- Source data -
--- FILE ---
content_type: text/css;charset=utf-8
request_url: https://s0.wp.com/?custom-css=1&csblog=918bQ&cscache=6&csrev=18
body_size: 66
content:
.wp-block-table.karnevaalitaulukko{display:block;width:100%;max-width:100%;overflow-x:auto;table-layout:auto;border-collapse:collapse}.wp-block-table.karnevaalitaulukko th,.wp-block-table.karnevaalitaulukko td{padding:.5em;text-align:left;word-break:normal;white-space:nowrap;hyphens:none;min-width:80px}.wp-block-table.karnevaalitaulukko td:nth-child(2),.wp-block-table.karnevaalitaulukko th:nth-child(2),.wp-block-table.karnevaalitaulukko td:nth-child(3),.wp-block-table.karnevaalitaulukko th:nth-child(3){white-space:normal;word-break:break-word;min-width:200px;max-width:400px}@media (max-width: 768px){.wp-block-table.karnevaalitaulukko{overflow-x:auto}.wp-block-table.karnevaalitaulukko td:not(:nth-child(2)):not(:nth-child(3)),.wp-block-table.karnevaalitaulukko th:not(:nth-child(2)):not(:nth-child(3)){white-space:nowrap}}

- Exercise requirements -
Which lines run from the one containing "body_size: 66" through the end of the material? Output them exactly.

- Result of the task -
body_size: 66
content:
.wp-block-table.karnevaalitaulukko{display:block;width:100%;max-width:100%;overflow-x:auto;table-layout:auto;border-collapse:collapse}.wp-block-table.karnevaalitaulukko th,.wp-block-table.karnevaalitaulukko td{padding:.5em;text-align:left;word-break:normal;white-space:nowrap;hyphens:none;min-width:80px}.wp-block-table.karnevaalitaulukko td:nth-child(2),.wp-block-table.karnevaalitaulukko th:nth-child(2),.wp-block-table.karnevaalitaulukko td:nth-child(3),.wp-block-table.karnevaalitaulukko th:nth-child(3){white-space:normal;word-break:break-word;min-width:200px;max-width:400px}@media (max-width: 768px){.wp-block-table.karnevaalitaulukko{overflow-x:auto}.wp-block-table.karnevaalitaulukko td:not(:nth-child(2)):not(:nth-child(3)),.wp-block-table.karnevaalitaulukko th:not(:nth-child(2)):not(:nth-child(3)){white-space:nowrap}}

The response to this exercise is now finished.